- _Problem statement_:
Lay out the lines of the data below as a Markdown table with the columns Row and Line, starting with the line that contains "Of [170,151] and" and going on through the last line of the data. Number each row and leave out blank lines.

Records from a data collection
-- -- --

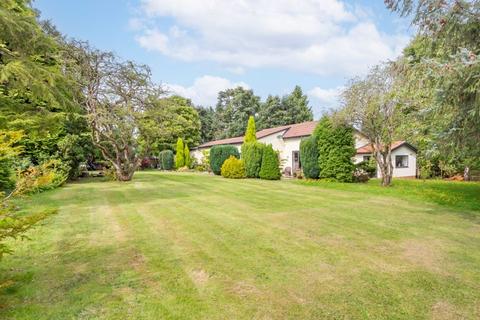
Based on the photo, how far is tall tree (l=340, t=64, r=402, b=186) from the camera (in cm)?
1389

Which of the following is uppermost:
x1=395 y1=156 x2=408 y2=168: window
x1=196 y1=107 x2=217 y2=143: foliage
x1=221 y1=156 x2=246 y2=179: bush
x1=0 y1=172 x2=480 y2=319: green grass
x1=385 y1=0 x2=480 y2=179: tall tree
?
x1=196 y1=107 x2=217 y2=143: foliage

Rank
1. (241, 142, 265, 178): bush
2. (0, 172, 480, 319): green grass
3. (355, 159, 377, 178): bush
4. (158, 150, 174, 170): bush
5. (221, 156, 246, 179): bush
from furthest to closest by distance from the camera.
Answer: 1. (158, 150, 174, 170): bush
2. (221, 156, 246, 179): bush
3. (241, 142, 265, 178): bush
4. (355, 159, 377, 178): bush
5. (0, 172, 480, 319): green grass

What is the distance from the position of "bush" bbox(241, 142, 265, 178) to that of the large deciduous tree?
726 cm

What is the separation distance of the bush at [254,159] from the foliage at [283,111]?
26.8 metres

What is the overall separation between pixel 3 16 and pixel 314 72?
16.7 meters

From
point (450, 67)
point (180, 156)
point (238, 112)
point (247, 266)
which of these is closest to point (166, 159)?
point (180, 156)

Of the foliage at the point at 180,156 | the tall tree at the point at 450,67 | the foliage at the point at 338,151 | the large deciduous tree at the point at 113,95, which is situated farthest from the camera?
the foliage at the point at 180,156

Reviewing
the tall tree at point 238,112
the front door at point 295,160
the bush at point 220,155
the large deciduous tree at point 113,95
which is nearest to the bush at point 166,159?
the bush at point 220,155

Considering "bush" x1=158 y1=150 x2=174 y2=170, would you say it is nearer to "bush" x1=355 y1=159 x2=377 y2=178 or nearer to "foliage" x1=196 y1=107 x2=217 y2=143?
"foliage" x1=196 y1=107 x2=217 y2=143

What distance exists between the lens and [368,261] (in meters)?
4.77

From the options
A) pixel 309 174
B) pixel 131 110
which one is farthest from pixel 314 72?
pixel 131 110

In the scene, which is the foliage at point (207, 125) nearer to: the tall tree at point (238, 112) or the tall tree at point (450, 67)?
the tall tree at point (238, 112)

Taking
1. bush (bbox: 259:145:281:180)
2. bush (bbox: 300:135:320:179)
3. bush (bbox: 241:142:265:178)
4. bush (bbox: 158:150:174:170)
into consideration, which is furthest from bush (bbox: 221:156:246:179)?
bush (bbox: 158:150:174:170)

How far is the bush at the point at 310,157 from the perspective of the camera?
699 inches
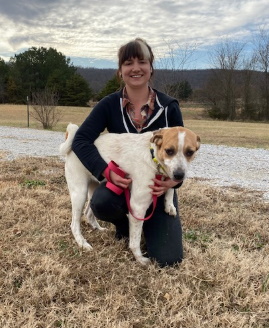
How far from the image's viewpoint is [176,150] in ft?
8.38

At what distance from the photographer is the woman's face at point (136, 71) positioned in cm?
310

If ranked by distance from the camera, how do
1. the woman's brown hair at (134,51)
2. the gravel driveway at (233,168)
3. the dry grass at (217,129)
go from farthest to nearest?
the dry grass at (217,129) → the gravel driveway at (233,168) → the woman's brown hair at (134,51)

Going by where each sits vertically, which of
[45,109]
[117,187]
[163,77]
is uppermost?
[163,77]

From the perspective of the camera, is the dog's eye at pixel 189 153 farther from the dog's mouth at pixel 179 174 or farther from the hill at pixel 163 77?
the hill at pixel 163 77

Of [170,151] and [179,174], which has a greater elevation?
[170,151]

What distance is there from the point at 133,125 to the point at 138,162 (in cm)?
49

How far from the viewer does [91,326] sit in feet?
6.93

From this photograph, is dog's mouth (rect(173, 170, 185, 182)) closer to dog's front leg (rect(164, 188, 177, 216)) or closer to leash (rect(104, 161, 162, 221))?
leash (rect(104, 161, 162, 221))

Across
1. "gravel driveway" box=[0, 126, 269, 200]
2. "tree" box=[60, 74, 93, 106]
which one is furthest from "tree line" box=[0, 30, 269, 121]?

-- -- --

- _Correct response_:
| Row | Line |
|---|---|
| 1 | Of [170,151] and [179,174], which has a greater elevation? |
| 2 | [170,151] |
| 3 | What distance is there from the point at 133,125 to the point at 138,162 (in cm)? |
| 4 | 49 |
| 5 | How far from the viewer does [91,326] sit in feet? |
| 6 | 6.93 |
| 7 | From this photograph, is dog's mouth (rect(173, 170, 185, 182)) closer to dog's front leg (rect(164, 188, 177, 216)) or closer to leash (rect(104, 161, 162, 221))? |
| 8 | leash (rect(104, 161, 162, 221)) |
| 9 | Across |
| 10 | 1. "gravel driveway" box=[0, 126, 269, 200] |
| 11 | 2. "tree" box=[60, 74, 93, 106] |
| 12 | which one is furthest from "tree line" box=[0, 30, 269, 121]? |